Em Augusta, Geórgia, um programa em parceria com a organização de aposentados AARP ensina pintura, bem como música e dança, em grupo, a cuidadores que em muitos casos têm pouca oportunidade de se conectarem a outras pessoas na mesma situação e desfrutar dos benefícios do apoio mútuo e amizade.

Fazer alguma coisa criativa e estimulante ajuda os cuidadores e as pessoas que enfrentam doenças crônicas a sair um pouco de suas cascas e a se sentirem mais conectadas, disse Ruth Oratz, oncologista médica do Langone Medical Center, na Universidade de Nova York, durante a conferência, que foi organizada pela Foundation for Art and Healing.

O objetivo da fundação, segundo Nobel, é promover o uso das artes criativas para unir as pessoas e promover a saúde e a cura por meio de atividades como escrita, música, artes visuais, jardinagem, artes têxteis (por exemplo tricô, crochê e bordado) e até mesmo das artes culinárias.

"A solidão não causa só tristeza —a solidão mata", disse Nobel. "A expressão das artes criativas tem o poder de conectar a pessoa a ela mesma e aos outros. Por que não um jantar coletivo mensal?
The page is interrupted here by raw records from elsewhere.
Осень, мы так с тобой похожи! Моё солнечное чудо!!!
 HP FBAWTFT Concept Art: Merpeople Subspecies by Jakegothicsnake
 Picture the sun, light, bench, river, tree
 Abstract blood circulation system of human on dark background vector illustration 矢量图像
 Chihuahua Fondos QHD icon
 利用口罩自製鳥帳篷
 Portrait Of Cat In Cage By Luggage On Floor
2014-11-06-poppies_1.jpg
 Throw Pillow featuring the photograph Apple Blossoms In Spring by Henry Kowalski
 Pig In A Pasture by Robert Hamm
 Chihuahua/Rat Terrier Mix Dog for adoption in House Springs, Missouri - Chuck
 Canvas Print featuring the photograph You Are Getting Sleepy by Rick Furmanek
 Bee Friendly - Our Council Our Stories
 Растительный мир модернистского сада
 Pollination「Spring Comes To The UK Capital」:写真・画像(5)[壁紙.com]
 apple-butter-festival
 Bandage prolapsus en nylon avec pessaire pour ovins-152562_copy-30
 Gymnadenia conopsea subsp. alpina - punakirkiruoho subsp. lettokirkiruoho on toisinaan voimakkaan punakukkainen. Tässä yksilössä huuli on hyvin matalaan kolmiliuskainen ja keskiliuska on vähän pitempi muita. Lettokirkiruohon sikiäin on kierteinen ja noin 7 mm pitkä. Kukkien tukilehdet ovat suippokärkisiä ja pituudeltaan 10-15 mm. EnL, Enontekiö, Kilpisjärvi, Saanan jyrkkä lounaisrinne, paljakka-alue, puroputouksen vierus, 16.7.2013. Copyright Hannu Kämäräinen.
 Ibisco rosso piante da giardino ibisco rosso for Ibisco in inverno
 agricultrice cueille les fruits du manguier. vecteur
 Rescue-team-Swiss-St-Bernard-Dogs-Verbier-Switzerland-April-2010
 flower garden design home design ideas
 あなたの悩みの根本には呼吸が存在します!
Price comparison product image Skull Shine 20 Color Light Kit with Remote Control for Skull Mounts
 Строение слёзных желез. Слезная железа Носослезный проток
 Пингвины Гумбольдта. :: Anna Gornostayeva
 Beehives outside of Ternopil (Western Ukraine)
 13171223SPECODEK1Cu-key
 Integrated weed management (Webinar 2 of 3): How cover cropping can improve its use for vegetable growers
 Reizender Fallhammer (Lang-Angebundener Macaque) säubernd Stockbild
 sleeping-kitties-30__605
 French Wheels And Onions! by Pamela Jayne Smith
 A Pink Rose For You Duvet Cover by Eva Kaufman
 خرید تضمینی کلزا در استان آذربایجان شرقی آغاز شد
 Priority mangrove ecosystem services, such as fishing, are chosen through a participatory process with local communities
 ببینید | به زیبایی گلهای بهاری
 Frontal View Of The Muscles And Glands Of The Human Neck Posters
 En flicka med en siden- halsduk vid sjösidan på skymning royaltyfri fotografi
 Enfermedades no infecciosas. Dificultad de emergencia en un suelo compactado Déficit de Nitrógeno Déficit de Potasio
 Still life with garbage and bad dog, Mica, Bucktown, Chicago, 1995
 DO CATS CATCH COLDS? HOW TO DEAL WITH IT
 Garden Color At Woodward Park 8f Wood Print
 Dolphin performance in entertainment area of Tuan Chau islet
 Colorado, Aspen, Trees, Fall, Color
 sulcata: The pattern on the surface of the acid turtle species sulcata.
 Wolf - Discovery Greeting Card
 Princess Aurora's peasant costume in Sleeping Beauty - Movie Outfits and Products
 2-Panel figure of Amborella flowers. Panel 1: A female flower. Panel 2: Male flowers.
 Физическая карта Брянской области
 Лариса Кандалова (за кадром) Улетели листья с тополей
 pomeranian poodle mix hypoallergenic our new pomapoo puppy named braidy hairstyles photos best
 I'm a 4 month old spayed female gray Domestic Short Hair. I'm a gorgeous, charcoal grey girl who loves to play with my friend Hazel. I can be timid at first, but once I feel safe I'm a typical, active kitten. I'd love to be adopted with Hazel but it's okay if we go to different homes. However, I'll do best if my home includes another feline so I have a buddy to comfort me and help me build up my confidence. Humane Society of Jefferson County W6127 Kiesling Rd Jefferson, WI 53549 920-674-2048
É tão simples, uma maneira tão bacana de se conectar aos outros e comer bem".

Boa parte da vida moderna, ainda que pareça promover a conectividade, teve o efeito oposto, de fomentar o isolamento social e a solidão, dizem especialistas. De acordo com a fundação, "o engajamento com a internet e a mídia social exacerba os sentimentos de solidão, depressão e ansiedade".

As pessoas raramente relatam suas histórias de tristeza e isolamento no Facebook. Em lugar disso, os posts em mídias sociais tipicamente destacam diversão e amizade, e as pessoas que não contam com isso muitas vezes se sentem alijadas, acabrunhadas. As comunicações eletrônicas muitas vezes substituem as interações pessoais, face a face, e os sinais sutis de sofrimento e as mensagens de carinho e interesse que essas interações podem transmitir.

Por isso, pense na ideia de marcar um encontro com um amigo esta semana, para um café, jantar, visita a um museu ou uma simples caminhada. Comunidades online como a meetup.com podem ser uma boa maneira de conhecer outras pessoas com interesses comuns. No mínimo, pegue o telefone e bata um papo com alguém. É bem provável que vocês dois saiam da conversa se sentindo melhor.